CHARLESTON, W.Va. (AP) — A dashboard with some foster care data collected by the state of West Virginia made its debut Wednesday, more than two months after it was cut by lawmakers from a bill proposal.
Advocates have said making the data available to the public could help both policymakers and nonprofit groups interested in assisting children while keeping residents informed. It includes information on Child Protective Service placements by county; types of placements, including homes and placement facilities; workforce information broken down by both district office and county; and out-of-state placements.
According to the Department of Health and Human Resources dashboard, which will be updated monthly, there are 6,654 children in the care of the state. One-third of the in-state placements are children living with relatives acting as certified foster parents.
Marissa Sanders, who is an adoptive parent and founder of the West Virginia Foster, Adoptive and Kinship Parents Network, has called the need for the dashboard critical.
“As a nonprofit, if I want to do a project in a particular county or region, I have to have data to prove that I need to do that project in order to get funding for it,” Sanders said. “I have pastors calling, saying, ’We’d love to support all of the foster families in our county.”
The youngest age groups in the dashboard represent about one-third of the total: About 1,050 foster children under age 1 and an additional 1,092 children ages 1 to 4. About 29%, or 1,937 foster children, are ages 13 to 17.

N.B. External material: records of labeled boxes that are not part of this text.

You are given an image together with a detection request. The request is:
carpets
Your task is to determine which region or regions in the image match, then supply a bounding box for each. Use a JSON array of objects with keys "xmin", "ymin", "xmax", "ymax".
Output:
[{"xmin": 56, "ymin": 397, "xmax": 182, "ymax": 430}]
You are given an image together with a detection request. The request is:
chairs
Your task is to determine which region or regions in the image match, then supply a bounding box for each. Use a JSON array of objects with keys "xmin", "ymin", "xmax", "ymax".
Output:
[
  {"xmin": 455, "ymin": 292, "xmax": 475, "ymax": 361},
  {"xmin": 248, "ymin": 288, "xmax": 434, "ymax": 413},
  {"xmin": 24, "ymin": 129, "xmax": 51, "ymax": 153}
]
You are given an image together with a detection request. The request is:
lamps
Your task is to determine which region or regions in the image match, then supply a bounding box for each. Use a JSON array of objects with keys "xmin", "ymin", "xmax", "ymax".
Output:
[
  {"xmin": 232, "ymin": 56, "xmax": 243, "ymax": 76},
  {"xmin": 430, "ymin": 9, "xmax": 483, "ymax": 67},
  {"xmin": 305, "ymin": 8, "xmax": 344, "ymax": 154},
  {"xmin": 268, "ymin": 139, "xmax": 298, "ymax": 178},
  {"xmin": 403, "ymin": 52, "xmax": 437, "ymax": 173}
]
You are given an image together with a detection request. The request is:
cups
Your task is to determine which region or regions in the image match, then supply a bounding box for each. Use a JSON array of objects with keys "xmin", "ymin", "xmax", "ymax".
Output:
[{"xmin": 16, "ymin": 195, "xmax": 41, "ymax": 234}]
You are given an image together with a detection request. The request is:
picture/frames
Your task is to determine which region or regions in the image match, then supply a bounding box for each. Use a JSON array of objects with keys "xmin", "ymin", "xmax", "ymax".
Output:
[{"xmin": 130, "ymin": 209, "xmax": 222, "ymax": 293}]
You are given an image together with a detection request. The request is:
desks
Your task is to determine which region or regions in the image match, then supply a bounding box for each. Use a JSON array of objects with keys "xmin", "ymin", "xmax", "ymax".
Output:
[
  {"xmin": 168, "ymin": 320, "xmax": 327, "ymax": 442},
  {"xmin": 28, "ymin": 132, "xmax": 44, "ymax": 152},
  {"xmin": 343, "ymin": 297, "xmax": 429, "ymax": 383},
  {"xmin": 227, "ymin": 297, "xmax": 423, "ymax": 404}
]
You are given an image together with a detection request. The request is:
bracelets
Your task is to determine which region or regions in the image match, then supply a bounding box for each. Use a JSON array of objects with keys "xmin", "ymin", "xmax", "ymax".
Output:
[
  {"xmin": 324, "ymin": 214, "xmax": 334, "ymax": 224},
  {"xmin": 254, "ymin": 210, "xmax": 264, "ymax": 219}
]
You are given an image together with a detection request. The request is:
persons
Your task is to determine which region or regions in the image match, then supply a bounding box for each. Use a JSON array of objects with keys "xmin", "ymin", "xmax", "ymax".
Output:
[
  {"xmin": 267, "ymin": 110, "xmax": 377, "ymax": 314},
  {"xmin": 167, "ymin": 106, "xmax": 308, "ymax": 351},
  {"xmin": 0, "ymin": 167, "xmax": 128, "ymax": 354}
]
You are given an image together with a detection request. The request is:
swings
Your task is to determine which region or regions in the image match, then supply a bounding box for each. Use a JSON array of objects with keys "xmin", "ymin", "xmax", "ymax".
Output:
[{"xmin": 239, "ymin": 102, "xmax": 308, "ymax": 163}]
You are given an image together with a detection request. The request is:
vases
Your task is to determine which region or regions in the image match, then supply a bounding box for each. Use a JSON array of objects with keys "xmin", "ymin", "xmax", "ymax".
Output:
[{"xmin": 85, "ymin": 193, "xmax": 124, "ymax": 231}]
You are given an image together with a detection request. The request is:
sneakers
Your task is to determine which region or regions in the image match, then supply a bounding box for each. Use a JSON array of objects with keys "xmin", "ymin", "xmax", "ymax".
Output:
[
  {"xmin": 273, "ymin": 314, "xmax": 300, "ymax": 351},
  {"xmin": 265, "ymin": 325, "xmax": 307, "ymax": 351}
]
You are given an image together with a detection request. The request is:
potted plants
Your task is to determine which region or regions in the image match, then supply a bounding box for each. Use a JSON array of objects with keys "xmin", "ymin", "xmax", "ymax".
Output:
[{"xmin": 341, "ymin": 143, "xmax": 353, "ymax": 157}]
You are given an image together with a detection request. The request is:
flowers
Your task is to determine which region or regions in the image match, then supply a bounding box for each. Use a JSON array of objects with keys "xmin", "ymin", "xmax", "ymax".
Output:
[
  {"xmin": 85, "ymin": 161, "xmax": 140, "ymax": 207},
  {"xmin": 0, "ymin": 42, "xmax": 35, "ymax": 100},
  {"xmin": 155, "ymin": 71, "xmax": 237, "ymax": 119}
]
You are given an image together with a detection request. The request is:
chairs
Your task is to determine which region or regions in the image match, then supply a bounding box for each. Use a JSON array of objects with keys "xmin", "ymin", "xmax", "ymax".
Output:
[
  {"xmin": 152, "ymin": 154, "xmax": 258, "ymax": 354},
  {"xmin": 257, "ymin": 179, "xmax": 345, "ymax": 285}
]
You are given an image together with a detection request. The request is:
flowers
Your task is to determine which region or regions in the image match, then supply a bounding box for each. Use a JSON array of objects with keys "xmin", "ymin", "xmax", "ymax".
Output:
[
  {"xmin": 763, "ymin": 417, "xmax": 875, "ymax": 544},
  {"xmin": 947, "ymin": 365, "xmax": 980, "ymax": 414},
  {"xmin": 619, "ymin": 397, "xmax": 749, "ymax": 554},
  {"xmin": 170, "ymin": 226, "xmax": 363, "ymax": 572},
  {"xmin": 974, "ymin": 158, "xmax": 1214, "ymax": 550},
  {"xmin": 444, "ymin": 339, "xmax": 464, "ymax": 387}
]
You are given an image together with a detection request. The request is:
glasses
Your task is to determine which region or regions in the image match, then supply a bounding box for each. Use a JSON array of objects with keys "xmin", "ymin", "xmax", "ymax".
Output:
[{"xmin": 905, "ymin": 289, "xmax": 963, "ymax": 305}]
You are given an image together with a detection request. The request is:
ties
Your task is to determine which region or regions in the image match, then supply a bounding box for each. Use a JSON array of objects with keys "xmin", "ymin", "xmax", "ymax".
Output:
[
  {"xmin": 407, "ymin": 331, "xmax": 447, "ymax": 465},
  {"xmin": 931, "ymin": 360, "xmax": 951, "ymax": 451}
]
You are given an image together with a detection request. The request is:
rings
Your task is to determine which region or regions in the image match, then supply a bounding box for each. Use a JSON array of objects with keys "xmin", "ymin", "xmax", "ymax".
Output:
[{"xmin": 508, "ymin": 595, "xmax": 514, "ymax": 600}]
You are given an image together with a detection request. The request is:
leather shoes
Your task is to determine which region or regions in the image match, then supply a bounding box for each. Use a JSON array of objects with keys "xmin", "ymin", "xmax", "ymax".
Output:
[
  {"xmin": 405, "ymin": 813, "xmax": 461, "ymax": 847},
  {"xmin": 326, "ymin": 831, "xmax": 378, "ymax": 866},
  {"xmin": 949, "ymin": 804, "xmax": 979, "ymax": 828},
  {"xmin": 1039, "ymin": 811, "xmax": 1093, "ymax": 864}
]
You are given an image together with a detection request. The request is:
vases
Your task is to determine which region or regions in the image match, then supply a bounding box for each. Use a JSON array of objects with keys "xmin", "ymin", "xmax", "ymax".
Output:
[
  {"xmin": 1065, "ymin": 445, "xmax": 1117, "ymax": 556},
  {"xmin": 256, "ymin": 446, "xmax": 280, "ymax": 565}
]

There are 382 out-of-state foster placements with 23 other states involved. Nearly half of those placements are in Virginia and Pennsylvania.
There is a 29% vacancy rate statewide for foster care employees, according to the dashboard.
“Workforce is DHHR’s biggest problem right now,” agency Secretary Bill Crouch said at a news conference Tuesday. “Being able to hire employees, CPS and other employees, is becoming more and more difficult. These folks are absolutely crucial to what we do. They are so important to the system.”
To try to retain existing workers, about 970 employees of the DHHR’s Bureau for Social Services will receive 15% pay raises starting June 18. Vacant positions funded the raises. The raises and other key provisions were stripped from a social services bill before it died on the final day of the regular legislative session in March.
The state also is in the midst of hiring a consultant to review the massive DHHR, which has a $7.6 billion budget, or 39% of the state’s entire spending. In late March, Gov. Jim Justice vetoed a bill that would have split the DHHR into separate agencies, saying he first wanted to look into its “issues, bottlenecks, and inefficiencies.”
“DHHR is not broken,” Crouch said. “We take care of hundreds of children daily. We take care of adults who need our assistance and a variety of other folks. We want to make sure those folks are given credit for the good work they do.”